- Born: 26 December 1937 Dongyang County, Zhejiang, China
- Died: 26 June 2006 (aged 68) Nanjing, Jiangsu, China
- Education: Nanjing University
- Scientific career
- Fields: Paleontology
- Workplaces: Nanjing Institute of Geology and Paleontology, Chinese Academy of Sciences

= Jin Yugan =

Chinese paleontologist (1937- 2006)

Jin Yugan (金玉玕 (Jīn Yùgàn); 26 December 1937 – 26 June 2006) was a Chinese paleontologist and an academician of the Chinese Academy of Sciences. He is distinguished by his research on the stratigraphy of the Carboniferous and Permian.

== Biography ==
Jin was born in Dongyang County, Zhejiang, on 26 December 1937. Jin graduated in 1959 from the Department of Geology and Paleontology at Nanjing University and was involved in the study of brachiopods.

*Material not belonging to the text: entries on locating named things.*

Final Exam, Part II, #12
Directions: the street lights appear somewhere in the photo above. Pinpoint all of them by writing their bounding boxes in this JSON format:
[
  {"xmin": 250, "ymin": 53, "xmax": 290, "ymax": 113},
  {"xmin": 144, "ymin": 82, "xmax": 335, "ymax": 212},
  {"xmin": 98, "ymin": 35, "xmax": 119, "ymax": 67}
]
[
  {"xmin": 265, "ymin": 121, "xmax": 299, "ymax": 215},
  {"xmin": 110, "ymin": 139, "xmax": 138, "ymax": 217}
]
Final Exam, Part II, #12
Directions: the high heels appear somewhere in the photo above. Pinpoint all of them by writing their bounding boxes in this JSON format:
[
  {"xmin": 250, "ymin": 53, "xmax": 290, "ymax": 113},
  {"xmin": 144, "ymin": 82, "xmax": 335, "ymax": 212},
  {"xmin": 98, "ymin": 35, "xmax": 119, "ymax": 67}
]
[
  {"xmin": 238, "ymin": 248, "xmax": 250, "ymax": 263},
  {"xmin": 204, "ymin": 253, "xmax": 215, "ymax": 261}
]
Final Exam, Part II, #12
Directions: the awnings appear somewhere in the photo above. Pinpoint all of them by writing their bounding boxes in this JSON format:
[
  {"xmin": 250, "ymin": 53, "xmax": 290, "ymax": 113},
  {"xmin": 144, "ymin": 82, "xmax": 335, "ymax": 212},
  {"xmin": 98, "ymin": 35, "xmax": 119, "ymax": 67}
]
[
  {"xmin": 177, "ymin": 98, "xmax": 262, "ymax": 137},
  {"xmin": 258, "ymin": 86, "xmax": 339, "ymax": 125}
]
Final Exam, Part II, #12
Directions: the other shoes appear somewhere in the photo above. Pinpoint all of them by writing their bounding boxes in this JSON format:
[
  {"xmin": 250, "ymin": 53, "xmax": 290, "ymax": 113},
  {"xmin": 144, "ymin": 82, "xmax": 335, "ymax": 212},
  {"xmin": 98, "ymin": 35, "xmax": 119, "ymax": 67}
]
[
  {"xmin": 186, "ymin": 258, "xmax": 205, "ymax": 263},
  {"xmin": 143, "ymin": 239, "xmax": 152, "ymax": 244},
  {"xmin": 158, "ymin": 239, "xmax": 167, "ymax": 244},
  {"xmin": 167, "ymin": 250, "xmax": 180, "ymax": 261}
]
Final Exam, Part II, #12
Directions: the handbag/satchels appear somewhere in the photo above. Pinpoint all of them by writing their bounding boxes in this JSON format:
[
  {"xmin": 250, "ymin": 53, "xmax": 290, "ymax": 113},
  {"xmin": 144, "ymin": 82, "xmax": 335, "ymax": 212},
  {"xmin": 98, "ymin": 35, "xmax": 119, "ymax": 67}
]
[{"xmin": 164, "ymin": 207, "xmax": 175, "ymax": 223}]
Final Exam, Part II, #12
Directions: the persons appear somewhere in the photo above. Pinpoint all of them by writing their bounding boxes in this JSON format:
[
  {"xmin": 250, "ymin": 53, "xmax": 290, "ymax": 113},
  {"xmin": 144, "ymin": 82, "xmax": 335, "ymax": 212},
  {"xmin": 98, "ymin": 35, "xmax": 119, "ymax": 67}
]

In 1987, he joined the Chinese Communist Party. In 1989, he founded China's first open laboratory for paleobiology and stratigraphy. Subsequently, he conducted research at Meishan, Sichuan, where the Permian and the transition to the Triassic are well preserved. His research, including the stratigraphy of oil-bearing sediment basins in China and efforts to collaborate scientifically have been awarded.

In 2001, Jin was elected a member of the Chinese Academy of Sciences. He also served as the vice president of the International Palaeontological Association and chairperson of the ICS Subcommittee on Permian Stratigraphy and the Lopingium.

On 26 June 2006, he died from an illness in Nanjing, Jiangsu, at the age of 68.